## TASK STATEMENT
In the passage on Roman law below, please say what the judge used the condemnation to pay a sum of money for in civil matters.

We should not hold the Roman law responsible for these defects; for although it has always held to the principle that final judgment should always have a money basis, it always knew how to apply the money condemnation in such a manner that it effectually protected not only pecuniary interests, but all other rightful interests. The condemnation to pay a sum of money was the means of pressure which the judge employed in civil matters to insure obedience to his orders. The defendant who refused to do what the judge imposed on him to do, did not get off with the mere money value of the obligation he owed, but the money condemnation here performed the functions of a penalty, and this consequence of the suit assured the plaintiff a satisfaction to which, under some circumstances, he attached much more importance than to the money; viz., the moral satisfaction for the frivolous violation of his legal rights. Our present law never affords this satisfaction; it knows nothing of it; it takes cognizance only of the money-value of the obligation which has not been met.

## GIVEN RECORDS
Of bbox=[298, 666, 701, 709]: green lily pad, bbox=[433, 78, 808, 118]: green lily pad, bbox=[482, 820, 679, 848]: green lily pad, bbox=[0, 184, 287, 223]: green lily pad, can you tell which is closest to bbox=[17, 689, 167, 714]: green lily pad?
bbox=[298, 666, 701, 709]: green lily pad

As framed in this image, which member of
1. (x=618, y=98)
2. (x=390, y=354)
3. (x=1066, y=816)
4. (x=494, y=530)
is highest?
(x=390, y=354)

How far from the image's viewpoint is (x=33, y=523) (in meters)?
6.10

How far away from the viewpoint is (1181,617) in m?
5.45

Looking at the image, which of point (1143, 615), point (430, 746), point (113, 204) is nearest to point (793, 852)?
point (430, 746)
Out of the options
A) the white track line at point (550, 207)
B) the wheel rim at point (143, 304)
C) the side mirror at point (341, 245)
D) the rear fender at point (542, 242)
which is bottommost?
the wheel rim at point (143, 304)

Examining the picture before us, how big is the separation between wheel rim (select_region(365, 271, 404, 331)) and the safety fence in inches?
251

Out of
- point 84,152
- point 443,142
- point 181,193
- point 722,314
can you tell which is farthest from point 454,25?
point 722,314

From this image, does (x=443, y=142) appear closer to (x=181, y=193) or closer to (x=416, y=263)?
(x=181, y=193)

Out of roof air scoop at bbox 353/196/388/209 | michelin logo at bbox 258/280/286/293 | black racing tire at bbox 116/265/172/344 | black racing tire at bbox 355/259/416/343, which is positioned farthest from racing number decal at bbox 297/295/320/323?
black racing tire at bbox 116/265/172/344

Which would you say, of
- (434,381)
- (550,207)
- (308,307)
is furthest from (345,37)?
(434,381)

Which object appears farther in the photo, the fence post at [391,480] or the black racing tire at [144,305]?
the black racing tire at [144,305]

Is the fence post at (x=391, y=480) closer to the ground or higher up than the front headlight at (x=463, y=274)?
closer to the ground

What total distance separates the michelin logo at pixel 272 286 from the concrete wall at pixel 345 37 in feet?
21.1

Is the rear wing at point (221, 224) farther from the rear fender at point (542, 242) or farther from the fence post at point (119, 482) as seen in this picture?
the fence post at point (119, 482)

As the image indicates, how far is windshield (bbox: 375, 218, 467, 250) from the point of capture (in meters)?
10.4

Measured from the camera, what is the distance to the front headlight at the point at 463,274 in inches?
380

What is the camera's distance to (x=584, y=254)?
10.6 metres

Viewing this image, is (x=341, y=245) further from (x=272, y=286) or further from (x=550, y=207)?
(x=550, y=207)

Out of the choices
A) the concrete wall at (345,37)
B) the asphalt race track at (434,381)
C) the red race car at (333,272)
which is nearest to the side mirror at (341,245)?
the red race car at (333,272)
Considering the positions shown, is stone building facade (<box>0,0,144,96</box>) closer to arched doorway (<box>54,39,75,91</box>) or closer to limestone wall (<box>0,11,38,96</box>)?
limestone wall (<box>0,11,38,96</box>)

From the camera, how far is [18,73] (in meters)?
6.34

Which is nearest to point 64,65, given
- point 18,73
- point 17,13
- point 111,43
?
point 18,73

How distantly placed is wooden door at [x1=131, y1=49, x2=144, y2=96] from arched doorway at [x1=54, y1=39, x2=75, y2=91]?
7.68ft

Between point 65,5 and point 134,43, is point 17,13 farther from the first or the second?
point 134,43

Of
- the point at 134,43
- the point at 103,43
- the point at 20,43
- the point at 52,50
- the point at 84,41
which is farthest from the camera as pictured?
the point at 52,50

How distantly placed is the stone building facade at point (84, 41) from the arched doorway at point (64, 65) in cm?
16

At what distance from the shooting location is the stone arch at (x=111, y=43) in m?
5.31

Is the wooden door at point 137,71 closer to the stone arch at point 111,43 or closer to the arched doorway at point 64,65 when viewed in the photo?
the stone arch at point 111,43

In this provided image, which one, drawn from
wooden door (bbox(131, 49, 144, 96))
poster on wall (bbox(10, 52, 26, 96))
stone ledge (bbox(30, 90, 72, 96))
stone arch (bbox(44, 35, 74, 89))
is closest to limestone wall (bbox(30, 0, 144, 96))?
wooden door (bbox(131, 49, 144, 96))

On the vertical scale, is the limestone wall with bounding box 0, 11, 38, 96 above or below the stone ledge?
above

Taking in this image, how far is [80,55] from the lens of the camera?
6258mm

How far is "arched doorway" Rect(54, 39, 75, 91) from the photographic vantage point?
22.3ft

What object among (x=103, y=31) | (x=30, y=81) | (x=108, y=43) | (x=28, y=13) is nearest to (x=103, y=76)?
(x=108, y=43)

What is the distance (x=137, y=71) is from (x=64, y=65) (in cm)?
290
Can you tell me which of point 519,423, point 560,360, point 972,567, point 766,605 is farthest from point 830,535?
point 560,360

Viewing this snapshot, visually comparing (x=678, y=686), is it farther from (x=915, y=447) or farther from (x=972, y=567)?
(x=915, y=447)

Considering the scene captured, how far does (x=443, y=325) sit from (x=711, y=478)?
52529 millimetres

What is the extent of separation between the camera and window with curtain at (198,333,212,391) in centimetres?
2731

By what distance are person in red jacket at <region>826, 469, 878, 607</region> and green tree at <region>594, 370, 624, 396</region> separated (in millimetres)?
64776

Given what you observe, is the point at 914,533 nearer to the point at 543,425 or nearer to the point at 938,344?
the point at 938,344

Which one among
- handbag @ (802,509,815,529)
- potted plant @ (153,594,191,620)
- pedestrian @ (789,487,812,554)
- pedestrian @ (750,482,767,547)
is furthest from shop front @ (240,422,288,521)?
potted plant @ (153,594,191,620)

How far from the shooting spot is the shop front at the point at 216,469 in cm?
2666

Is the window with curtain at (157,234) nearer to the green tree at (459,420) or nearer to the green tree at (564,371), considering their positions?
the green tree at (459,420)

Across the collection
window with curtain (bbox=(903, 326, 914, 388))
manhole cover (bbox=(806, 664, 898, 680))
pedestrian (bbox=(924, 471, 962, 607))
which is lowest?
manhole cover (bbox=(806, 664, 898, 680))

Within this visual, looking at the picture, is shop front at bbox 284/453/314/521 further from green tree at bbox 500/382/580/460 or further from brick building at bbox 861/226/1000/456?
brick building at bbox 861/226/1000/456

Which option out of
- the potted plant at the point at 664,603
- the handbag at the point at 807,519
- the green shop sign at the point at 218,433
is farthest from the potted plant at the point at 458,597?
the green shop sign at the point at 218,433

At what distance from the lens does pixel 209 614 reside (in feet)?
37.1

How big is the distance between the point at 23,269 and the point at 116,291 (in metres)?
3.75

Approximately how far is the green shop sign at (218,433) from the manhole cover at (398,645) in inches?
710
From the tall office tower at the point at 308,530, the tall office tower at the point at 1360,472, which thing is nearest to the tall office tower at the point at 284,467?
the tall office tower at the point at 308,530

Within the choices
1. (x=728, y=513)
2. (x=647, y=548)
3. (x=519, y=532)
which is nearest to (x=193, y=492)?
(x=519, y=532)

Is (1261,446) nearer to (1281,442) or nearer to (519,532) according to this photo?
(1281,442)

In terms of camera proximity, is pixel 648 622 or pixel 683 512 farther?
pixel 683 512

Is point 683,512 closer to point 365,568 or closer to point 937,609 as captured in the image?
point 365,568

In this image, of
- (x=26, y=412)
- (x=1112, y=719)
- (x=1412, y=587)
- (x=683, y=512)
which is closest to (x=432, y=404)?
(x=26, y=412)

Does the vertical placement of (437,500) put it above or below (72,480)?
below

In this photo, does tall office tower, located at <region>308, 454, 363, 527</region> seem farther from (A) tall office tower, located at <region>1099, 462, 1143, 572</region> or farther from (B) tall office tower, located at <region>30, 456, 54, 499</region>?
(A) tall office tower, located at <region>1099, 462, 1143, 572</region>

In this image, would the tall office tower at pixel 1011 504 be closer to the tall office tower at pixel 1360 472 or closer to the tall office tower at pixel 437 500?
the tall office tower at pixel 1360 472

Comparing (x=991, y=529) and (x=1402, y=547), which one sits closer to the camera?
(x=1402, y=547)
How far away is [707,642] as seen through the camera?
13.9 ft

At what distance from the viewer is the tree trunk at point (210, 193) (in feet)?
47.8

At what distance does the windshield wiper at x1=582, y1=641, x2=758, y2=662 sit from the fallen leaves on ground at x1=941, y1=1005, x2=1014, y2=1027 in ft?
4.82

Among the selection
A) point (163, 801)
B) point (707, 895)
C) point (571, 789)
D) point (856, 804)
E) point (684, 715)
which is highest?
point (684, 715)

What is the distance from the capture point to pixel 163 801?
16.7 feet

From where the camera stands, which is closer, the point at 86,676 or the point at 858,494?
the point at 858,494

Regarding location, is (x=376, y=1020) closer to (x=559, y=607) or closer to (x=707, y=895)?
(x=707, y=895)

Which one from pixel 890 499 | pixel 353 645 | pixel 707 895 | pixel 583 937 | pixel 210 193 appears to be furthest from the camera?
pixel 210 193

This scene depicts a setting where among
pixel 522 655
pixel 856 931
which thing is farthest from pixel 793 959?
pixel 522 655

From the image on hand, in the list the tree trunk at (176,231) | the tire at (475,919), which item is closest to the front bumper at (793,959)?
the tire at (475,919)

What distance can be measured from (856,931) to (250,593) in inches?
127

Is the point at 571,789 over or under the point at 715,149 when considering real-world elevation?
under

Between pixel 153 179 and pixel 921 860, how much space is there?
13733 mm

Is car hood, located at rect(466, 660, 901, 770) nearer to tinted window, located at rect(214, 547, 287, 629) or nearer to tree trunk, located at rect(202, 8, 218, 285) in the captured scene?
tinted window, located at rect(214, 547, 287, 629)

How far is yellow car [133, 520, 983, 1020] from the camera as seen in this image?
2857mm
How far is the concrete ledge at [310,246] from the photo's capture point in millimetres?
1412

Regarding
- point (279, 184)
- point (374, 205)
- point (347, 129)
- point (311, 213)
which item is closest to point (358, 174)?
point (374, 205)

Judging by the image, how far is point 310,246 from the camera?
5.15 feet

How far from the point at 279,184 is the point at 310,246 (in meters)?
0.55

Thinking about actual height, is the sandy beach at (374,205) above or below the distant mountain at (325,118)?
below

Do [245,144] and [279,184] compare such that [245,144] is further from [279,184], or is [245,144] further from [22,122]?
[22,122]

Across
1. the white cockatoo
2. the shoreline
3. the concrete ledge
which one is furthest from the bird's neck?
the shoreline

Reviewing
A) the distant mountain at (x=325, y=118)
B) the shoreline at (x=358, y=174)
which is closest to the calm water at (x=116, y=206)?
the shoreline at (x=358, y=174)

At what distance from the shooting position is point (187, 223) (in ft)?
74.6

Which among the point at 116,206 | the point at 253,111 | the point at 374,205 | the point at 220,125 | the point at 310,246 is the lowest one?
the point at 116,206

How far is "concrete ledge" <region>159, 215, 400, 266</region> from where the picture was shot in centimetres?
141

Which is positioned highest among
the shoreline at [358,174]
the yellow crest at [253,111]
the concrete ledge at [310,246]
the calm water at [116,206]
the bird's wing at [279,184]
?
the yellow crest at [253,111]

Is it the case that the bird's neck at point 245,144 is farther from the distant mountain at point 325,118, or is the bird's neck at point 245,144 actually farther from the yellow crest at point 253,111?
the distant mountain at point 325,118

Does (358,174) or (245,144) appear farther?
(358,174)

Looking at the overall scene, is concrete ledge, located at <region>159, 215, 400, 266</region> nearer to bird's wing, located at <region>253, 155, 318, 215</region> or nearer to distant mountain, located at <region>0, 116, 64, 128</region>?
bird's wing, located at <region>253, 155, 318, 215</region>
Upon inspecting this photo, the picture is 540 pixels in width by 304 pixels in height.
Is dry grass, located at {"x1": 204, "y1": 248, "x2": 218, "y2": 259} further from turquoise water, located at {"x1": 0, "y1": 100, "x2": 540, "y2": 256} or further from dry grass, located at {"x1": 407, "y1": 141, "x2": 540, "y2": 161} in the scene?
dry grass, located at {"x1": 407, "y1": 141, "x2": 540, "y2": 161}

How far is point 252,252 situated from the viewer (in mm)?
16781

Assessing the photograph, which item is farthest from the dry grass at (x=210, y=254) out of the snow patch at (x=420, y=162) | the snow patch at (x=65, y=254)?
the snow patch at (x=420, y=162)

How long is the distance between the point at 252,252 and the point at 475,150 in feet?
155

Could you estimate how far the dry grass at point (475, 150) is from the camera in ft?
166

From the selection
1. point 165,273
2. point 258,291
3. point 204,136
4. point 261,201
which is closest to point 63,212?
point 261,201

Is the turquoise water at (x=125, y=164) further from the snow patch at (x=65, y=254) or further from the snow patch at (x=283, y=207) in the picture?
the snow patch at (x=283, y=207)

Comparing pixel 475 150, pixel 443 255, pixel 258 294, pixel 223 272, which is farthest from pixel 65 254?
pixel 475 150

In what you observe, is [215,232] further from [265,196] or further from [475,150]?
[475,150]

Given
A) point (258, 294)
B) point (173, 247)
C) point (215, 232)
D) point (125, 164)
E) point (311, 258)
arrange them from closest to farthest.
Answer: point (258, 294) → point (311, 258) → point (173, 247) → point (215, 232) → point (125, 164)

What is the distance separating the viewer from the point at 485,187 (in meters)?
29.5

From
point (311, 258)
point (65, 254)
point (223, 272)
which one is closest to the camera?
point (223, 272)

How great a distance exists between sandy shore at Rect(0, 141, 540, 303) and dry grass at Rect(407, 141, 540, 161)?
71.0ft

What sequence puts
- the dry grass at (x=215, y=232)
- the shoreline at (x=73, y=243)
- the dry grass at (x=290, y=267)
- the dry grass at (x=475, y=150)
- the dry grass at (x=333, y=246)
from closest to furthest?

## TASK RESULT
It was the means of pressure the judge employed to insure obedience to his orders.